Exercise: Return each of the records below word for word, leaving out the pictures.

◇ ◇ ◇ ◇

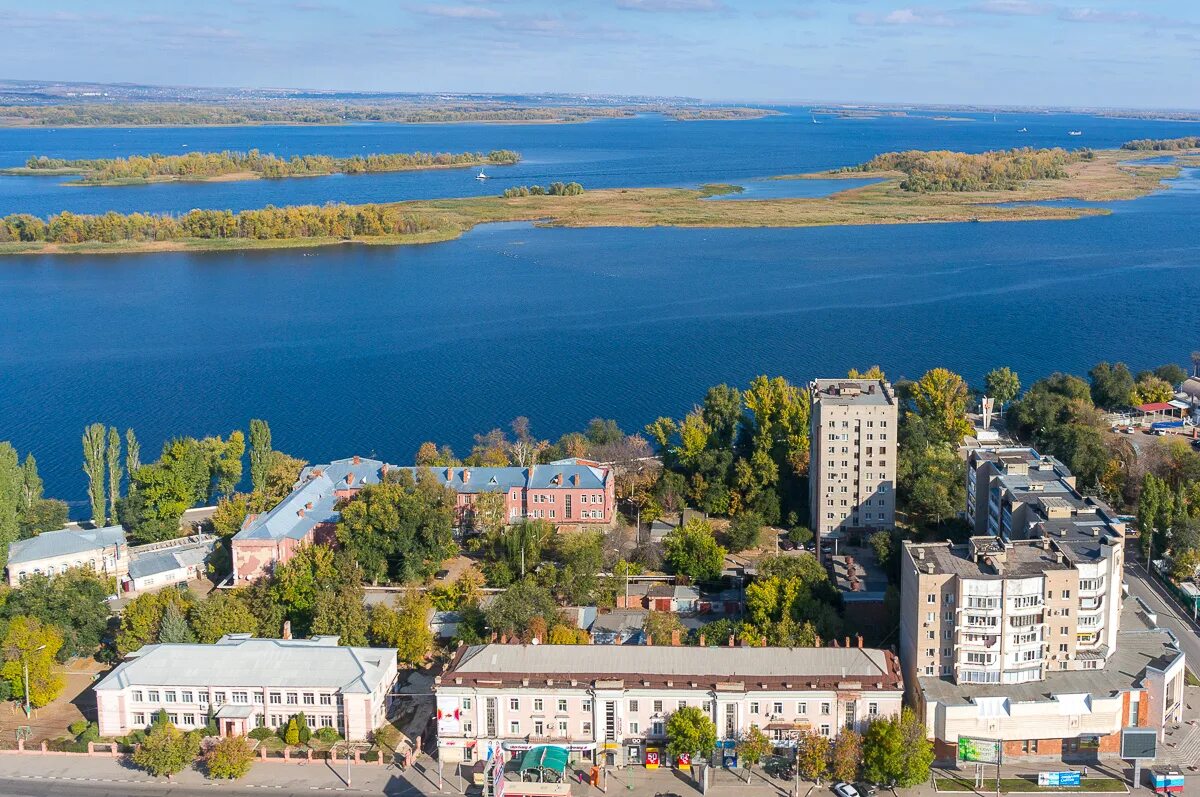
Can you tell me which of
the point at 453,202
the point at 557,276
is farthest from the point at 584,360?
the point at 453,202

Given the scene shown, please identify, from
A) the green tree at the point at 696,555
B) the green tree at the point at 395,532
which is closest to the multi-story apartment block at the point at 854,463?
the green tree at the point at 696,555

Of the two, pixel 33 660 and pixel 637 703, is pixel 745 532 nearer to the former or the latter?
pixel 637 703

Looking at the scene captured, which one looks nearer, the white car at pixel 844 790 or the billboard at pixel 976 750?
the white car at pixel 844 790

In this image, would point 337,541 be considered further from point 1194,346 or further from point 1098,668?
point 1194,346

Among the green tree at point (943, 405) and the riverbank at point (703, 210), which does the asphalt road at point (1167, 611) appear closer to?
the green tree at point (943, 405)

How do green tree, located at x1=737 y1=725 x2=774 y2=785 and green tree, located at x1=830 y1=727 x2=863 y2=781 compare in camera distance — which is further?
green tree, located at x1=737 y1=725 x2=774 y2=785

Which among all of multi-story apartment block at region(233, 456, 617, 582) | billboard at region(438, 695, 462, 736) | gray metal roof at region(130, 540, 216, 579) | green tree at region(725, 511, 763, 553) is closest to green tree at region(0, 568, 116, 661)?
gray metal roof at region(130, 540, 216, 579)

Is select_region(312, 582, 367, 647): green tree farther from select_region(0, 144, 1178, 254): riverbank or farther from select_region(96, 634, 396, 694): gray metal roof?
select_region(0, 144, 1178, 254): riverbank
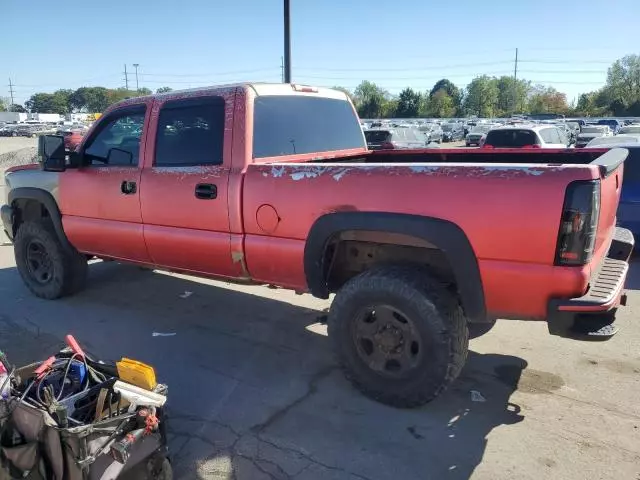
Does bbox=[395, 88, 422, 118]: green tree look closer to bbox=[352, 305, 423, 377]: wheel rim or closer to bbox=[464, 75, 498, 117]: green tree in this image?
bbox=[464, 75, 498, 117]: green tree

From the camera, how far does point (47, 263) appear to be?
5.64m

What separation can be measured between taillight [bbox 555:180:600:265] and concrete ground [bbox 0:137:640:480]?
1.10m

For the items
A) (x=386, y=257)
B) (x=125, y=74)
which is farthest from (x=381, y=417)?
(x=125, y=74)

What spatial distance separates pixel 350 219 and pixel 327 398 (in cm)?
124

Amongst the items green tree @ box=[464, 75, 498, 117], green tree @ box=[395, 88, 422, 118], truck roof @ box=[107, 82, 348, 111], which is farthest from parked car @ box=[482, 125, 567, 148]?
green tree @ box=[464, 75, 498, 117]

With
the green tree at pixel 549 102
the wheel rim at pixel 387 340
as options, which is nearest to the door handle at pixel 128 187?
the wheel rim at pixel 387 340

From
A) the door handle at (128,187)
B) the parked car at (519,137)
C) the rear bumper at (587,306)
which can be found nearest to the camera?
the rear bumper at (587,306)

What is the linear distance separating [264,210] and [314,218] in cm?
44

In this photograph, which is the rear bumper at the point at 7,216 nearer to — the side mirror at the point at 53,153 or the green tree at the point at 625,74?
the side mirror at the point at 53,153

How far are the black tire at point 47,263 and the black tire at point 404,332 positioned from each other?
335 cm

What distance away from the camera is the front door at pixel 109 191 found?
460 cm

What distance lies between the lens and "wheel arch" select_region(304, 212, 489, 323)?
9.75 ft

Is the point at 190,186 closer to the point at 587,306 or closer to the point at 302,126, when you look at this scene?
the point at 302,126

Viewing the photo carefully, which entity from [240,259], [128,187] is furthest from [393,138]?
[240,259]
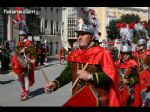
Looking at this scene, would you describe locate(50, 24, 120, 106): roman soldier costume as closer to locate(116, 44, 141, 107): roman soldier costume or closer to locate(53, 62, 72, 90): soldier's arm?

◇ ◇ ◇ ◇

The reply:
Can you tell me which of
the point at 453,202
the point at 557,276
is farthest from the point at 584,360?
the point at 453,202

Given the scene shown, please identify, from
A) the green tree at the point at 696,555
B) the green tree at the point at 395,532
which is closest to the multi-story apartment block at the point at 854,463?
the green tree at the point at 696,555

Of the two, pixel 33 660 and pixel 637 703, is pixel 745 532 nearer to the former or the latter?
pixel 637 703

Looking at the scene captured, which one looks nearer, the white car at pixel 844 790 or the billboard at pixel 976 750?
the white car at pixel 844 790

In this image, would point 337,541 be considered further from point 1194,346 or further from point 1098,668?
point 1194,346

Among the green tree at point (943, 405) and the riverbank at point (703, 210), which does the asphalt road at point (1167, 611) appear closer to?
the green tree at point (943, 405)

How do green tree, located at x1=737 y1=725 x2=774 y2=785 and green tree, located at x1=830 y1=727 x2=863 y2=781 compare in camera distance — which is further?
green tree, located at x1=737 y1=725 x2=774 y2=785

Which among all of multi-story apartment block at region(233, 456, 617, 582) | billboard at region(438, 695, 462, 736) | gray metal roof at region(130, 540, 216, 579) | green tree at region(725, 511, 763, 553) is closest to green tree at region(0, 568, 116, 661)?
gray metal roof at region(130, 540, 216, 579)

Is select_region(312, 582, 367, 647): green tree farther from select_region(0, 144, 1178, 254): riverbank or farther from select_region(96, 634, 396, 694): gray metal roof?
select_region(0, 144, 1178, 254): riverbank
Does bbox=[395, 88, 422, 118]: green tree look closer to bbox=[352, 305, 423, 377]: wheel rim or closer to bbox=[464, 75, 498, 117]: green tree in this image?
bbox=[464, 75, 498, 117]: green tree

From the camera, how far does point (47, 263) appear to be?
5.64m

What separation can be measured between taillight [bbox 555:180:600:265] and concrete ground [bbox 0:137:640:480]?
1.10m

For the items
A) (x=386, y=257)
B) (x=125, y=74)
which is farthest from (x=381, y=417)?
(x=125, y=74)

What spatial distance separates pixel 350 219 and pixel 327 398 (in cm)?
124

Amongst the items green tree @ box=[464, 75, 498, 117], green tree @ box=[395, 88, 422, 118], truck roof @ box=[107, 82, 348, 111], which is farthest from parked car @ box=[482, 125, 567, 148]?
green tree @ box=[464, 75, 498, 117]

With
the green tree at pixel 549 102
the wheel rim at pixel 387 340
as options, which is nearest to the door handle at pixel 128 187?
the wheel rim at pixel 387 340

From
A) the door handle at (128,187)
B) the parked car at (519,137)
C) the rear bumper at (587,306)
which can be found nearest to the camera?
the rear bumper at (587,306)

What is the linear distance separating [264,210] and [314,218] in cm?
44

In this photograph, which is the rear bumper at the point at 7,216 nearer to — the side mirror at the point at 53,153 or the green tree at the point at 625,74?
the side mirror at the point at 53,153

How far are the black tire at point 47,263 and the black tire at point 404,332 positioned from each other?
335 cm

What distance away from the camera is the front door at pixel 109 191 found?
460 cm

What distance lies between the lens and "wheel arch" select_region(304, 212, 489, 323)?
9.75 ft

Is the point at 190,186 closer to the point at 587,306 or closer to the point at 302,126, when you look at this scene?
the point at 302,126

Viewing the photo carefully, which entity from [240,259], [128,187] is furthest from [393,138]?
[240,259]
Looking at this scene, would you describe locate(50, 24, 120, 106): roman soldier costume as closer to locate(116, 44, 141, 107): roman soldier costume or closer to locate(53, 62, 72, 90): soldier's arm?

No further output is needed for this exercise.